Source : Straits Times - 3 Sep 2008
Retailers are struggling as rent has skyrocketed despite downturn, says SRA president
High rental levels at shops must come down to allow retailers to survive, Singapore Retail Association (SRA) president Jannie Tay warned yesterday.
In a heart-felt plea, Dr Tay said the biggest challenge for local retailers today is the struggle to pay rent, which has ’skyrocketed despite the slower economy’.
She was speaking to about 100 retail heads at the Singapore Retail Industry Conference, which was jointly organised by SRA and enterprise agency Spring Singapore.
Dr Tay, who is also the vice-chairman of watch retail chain The Hour Glass, said: ‘Traders are worried that many of us could have over-extended ourselves by signing up pricey leases (in the past two years that) we were told by the landlord was the market rate.’
But some of those rental levels appear to now be 30 to 50 per cent above the prevailing market rate, she added, and ‘evidence is beginning to suggest that the retail economy cannot sustain such hikes’.
Spring Singapore’s director of retail, furniture, textile and apparel, Mrs Kee Ai Nah, said the rises are ‘just a function of supply and demand’.
But Dr Tay believes the increase is the result of a chain of costs being passed upwards - starting with rising land prices.
‘Basically, the Government keeps on increasing tender prices for land,’ she told The Straits Times.
A second factor was the influx of big, brassy brand names from overseas. These companies are paying top dollar for the most premium of prime spaces, she said.

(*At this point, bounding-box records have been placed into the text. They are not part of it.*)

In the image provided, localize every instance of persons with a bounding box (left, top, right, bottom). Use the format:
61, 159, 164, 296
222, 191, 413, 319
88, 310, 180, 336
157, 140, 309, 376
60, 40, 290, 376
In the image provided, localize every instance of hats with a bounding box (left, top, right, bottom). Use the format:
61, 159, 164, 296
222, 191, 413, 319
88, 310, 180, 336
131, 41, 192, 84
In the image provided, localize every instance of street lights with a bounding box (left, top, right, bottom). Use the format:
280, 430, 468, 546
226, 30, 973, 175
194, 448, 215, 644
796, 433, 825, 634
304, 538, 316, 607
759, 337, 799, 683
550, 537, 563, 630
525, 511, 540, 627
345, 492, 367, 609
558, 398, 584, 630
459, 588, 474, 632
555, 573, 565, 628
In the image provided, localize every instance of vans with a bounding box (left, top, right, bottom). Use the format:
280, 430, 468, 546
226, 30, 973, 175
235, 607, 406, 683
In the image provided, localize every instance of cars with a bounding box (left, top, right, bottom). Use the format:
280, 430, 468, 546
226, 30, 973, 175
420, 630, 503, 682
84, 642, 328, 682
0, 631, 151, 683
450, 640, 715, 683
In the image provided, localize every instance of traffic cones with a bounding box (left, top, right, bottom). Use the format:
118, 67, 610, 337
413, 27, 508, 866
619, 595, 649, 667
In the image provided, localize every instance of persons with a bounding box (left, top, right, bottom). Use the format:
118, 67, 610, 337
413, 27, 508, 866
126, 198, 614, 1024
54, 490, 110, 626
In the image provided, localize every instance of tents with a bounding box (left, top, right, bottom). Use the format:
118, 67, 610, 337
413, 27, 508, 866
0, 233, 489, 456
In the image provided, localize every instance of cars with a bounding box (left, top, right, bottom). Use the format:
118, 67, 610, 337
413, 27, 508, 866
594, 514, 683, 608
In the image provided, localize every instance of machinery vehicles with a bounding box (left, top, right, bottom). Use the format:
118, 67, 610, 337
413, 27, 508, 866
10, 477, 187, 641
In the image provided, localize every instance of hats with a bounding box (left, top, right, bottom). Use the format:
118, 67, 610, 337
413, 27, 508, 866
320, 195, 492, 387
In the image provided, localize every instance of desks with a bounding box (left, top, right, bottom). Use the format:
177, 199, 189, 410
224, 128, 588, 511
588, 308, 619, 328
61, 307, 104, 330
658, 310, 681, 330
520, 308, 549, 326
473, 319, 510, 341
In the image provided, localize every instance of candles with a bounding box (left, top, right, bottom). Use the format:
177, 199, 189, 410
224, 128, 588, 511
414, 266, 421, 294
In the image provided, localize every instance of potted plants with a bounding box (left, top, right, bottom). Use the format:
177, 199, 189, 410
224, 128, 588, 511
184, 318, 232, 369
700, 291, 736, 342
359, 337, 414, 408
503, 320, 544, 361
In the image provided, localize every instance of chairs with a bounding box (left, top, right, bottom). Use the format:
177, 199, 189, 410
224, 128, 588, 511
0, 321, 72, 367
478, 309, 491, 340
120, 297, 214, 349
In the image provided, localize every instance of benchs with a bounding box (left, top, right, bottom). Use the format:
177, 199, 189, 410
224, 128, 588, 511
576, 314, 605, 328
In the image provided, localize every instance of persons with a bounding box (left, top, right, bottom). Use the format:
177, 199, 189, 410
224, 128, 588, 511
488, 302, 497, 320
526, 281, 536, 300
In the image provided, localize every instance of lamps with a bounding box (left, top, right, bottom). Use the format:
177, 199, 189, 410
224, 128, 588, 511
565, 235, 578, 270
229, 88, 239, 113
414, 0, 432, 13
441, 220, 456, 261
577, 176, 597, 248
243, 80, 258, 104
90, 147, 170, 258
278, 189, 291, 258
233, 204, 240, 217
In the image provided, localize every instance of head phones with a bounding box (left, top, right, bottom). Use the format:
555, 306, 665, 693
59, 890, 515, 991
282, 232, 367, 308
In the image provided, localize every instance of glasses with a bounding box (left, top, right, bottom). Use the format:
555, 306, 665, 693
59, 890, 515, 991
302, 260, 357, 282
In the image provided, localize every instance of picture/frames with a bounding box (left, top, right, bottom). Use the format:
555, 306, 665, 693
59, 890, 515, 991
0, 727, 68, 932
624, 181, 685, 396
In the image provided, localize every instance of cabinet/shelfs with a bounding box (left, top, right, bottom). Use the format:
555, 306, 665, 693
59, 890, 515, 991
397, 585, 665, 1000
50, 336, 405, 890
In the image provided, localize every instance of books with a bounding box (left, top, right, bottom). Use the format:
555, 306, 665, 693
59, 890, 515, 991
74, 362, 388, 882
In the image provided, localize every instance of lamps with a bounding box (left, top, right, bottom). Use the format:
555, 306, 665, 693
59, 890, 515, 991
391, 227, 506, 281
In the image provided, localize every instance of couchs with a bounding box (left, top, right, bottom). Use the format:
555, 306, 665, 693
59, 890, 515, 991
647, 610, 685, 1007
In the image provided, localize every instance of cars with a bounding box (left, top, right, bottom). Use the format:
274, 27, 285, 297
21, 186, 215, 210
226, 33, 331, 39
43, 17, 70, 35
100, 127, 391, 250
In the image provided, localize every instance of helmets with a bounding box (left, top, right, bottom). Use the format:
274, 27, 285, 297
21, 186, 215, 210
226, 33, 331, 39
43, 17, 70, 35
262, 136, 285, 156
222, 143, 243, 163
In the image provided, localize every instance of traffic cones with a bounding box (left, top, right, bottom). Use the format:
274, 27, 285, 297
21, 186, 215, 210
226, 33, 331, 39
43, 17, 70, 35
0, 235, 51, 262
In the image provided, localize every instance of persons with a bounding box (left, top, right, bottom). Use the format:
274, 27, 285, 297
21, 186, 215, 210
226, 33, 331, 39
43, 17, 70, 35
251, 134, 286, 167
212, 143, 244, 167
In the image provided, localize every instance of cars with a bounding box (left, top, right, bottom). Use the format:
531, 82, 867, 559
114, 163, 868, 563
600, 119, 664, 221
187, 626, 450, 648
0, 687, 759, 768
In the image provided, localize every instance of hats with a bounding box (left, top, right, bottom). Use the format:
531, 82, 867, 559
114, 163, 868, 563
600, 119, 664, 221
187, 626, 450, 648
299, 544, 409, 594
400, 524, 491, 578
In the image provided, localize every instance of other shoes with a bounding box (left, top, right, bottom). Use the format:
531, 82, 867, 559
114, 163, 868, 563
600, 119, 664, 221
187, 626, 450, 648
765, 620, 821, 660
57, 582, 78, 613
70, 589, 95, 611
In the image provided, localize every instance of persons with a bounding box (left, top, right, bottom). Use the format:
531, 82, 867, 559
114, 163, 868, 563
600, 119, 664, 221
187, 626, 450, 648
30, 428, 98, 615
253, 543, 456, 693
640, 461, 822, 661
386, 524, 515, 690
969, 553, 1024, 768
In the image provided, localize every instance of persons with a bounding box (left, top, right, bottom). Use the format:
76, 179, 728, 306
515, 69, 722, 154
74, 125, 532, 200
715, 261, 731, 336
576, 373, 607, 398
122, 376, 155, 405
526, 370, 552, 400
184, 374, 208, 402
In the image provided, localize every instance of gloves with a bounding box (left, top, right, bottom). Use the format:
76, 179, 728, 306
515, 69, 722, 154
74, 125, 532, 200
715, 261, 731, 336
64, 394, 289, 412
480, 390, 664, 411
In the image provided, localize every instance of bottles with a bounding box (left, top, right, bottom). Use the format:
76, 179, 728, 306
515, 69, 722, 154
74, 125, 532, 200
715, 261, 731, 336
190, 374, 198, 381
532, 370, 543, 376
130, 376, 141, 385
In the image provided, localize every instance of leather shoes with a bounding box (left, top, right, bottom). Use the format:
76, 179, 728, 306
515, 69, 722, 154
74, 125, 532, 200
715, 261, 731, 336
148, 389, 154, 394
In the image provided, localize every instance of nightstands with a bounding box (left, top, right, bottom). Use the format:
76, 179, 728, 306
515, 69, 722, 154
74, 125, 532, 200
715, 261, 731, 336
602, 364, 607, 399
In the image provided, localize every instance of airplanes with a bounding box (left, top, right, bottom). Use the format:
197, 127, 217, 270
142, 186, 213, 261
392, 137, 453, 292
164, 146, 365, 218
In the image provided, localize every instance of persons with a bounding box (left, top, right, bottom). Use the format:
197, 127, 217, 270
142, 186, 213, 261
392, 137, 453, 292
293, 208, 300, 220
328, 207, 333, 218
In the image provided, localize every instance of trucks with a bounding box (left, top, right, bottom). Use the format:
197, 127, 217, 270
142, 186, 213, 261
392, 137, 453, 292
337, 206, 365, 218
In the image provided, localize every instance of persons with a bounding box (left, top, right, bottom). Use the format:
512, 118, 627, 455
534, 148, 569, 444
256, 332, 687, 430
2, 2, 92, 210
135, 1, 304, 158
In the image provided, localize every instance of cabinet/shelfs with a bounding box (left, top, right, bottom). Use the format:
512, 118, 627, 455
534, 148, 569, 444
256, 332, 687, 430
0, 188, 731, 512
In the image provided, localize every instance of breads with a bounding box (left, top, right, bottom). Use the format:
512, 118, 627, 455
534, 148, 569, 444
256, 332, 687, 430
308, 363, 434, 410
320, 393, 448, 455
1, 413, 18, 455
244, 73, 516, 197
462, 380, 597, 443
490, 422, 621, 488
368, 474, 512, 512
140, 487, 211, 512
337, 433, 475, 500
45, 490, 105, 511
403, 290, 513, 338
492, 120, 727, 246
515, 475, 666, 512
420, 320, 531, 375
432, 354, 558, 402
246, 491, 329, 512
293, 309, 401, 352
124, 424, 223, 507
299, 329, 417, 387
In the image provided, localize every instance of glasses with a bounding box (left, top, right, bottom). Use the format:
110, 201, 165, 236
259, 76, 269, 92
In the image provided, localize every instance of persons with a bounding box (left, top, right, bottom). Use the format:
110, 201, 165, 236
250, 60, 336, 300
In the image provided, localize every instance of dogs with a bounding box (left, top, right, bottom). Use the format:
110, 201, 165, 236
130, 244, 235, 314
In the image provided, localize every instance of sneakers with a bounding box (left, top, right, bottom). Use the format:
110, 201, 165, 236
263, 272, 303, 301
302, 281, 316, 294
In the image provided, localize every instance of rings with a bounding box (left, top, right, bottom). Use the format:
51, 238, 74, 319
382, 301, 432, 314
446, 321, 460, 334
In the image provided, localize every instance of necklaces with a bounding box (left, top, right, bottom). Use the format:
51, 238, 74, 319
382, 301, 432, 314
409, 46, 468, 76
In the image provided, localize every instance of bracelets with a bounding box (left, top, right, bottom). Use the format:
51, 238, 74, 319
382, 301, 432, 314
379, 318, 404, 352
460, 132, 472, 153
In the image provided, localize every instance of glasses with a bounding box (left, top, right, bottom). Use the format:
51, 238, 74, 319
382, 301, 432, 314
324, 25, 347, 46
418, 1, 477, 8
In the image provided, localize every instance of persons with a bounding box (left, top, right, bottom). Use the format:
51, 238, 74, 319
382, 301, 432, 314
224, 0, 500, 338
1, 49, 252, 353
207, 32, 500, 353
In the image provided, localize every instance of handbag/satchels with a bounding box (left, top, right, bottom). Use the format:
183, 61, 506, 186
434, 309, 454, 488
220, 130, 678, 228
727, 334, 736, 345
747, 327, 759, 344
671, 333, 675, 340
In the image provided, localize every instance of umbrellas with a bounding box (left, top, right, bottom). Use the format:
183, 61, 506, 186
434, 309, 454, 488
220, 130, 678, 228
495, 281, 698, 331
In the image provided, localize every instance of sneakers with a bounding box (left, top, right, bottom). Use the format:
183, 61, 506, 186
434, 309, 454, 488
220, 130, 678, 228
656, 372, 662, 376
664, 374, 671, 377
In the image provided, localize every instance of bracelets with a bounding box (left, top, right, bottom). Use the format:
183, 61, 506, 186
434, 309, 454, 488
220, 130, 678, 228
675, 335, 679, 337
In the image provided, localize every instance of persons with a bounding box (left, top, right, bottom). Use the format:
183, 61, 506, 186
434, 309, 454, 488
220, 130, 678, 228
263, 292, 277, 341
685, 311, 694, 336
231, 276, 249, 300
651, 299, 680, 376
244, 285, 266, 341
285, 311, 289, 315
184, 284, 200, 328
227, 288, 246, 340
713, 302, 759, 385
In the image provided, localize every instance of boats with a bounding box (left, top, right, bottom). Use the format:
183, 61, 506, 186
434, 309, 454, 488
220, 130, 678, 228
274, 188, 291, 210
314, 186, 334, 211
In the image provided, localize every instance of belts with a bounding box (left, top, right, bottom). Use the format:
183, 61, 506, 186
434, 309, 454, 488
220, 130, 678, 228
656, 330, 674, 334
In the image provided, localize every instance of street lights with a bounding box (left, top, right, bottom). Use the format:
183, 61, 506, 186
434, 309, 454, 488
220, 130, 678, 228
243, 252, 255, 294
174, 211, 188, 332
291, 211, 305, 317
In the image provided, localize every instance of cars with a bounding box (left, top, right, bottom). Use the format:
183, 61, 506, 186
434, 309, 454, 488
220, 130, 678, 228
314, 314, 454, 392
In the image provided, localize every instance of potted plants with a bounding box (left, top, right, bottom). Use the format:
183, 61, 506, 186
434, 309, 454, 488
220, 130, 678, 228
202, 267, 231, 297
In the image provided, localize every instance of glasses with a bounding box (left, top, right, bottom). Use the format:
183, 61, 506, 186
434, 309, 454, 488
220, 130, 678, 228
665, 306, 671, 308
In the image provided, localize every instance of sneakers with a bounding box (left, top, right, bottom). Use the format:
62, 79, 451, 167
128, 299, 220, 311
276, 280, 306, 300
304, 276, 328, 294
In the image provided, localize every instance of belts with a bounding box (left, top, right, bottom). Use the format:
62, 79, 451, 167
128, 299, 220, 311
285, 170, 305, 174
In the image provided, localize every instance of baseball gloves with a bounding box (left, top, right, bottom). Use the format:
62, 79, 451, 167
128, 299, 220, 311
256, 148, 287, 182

They can afford these rents as they have ‘deep pockets and brand names, better margins and profit’ - but this simply drives up the prevailing rate for others.
Dr Tay also said sales in stores are now down 20 to 30 per cent, so rental levels ‘have to come down 20 to 30 per cent’ too. She was blunt when asked how many retailers have expressed anxiety over the issue to the SRA, saying: ‘Everyone.’
Dr Tay also cited Department of Statistics’ figures for June, which showed that overall retail sales for the month, excluding motor vehicles, fell 6.4 per cent year on year.
But would an easing of rental levels necessarily save the day for all struggling retailers?
Not everyone in the industry agrees that expensive spaces alone would spell a shop’s downfall in these tough times.
A director of a local fashion company, who declined to be named, said: ‘Of course, today, anything that lowers the cost of retail operations would help. But if we see that other outlets are performing reasonably well, we can’t go to the landlord (and demand action).’
He added: ‘The acid test is the next six months. If things are really bad by the end of this year, a lot of retailers will be scrambling. It’s going to be dicey.’
Dr Lynda Wee, a retail expert who has a doctorate in retail marketing, even questioned whether rent was the real reason behind falling profits.
She said: ‘I think we’re losing not just because of cost reasons. We’re losing because of competitiveness.’
The Government is urging all parties to talk these concerns through.
Senior Minister of State for Trade and Industry S. Iswaran, guest of honour at the conference, advised retailers, developers and landlords to all have ‘ongoing dialogue’ to sustain business performance and competitiveness.
This includes working to extend stores’ operating hours during the Formula One Grand Prix later this month, as visitors will want to shop and dine after the night race. This way, retailers can thrive ‘even as (they) face challenges from a less sanguine global economic outlook’.